___ Given records
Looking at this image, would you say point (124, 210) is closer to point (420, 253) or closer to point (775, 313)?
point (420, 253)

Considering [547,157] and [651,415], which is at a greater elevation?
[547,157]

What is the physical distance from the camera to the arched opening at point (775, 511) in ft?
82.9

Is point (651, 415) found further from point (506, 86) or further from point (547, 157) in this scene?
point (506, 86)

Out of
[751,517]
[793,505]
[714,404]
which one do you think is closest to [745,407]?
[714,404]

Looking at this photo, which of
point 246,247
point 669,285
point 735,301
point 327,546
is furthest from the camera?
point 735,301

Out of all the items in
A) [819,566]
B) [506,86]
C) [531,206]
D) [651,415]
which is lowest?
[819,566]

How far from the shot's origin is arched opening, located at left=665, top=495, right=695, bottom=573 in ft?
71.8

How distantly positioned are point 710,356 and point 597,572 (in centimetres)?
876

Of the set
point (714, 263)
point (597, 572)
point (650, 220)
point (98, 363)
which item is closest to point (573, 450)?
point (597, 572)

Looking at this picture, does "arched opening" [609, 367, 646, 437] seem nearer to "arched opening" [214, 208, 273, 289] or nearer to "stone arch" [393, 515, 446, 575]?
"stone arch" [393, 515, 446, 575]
______
--- What you have to do ---
Reproduce all of the items above, replacing each occurrence of "arched opening" with "archway" and keeping everything else the same.

--- The answer ---
Looking at this image, would you say point (124, 210) is closer to point (420, 253) or closer to point (775, 313)?
point (420, 253)

Considering [547,157] and [651,415], which is at a greater elevation?
[547,157]

What is the physical distance from the camera to the archway at point (775, 511) in ft?
82.9

Is point (651, 415) found further from point (506, 86) or further from point (547, 157) in this scene?
point (506, 86)

Out of
[751,517]
[793,505]
[714,404]
which one do you think is closest to [745,407]?
[714,404]

Looking at this photo, which of
point 246,247
point 669,285
point 735,301
point 327,546
is furthest from the camera?
point 735,301

Out of all the items in
A) [819,566]
B) [506,86]
C) [531,206]
D) [651,415]
which is lowest?
[819,566]

How far from the shot's origin is archway, located at left=665, top=495, right=695, bottom=573 in ft?
71.8

How distantly positioned are point 710,356 and point 597,572 (in centimetres)?
876

Of the set
point (714, 263)
point (597, 572)
point (650, 220)
point (98, 363)
which item is closest to point (573, 450)?
point (597, 572)

Looking at this picture, does "archway" [609, 367, 646, 437] seem nearer to "archway" [214, 208, 273, 289] or nearer to "stone arch" [393, 515, 446, 575]?
"stone arch" [393, 515, 446, 575]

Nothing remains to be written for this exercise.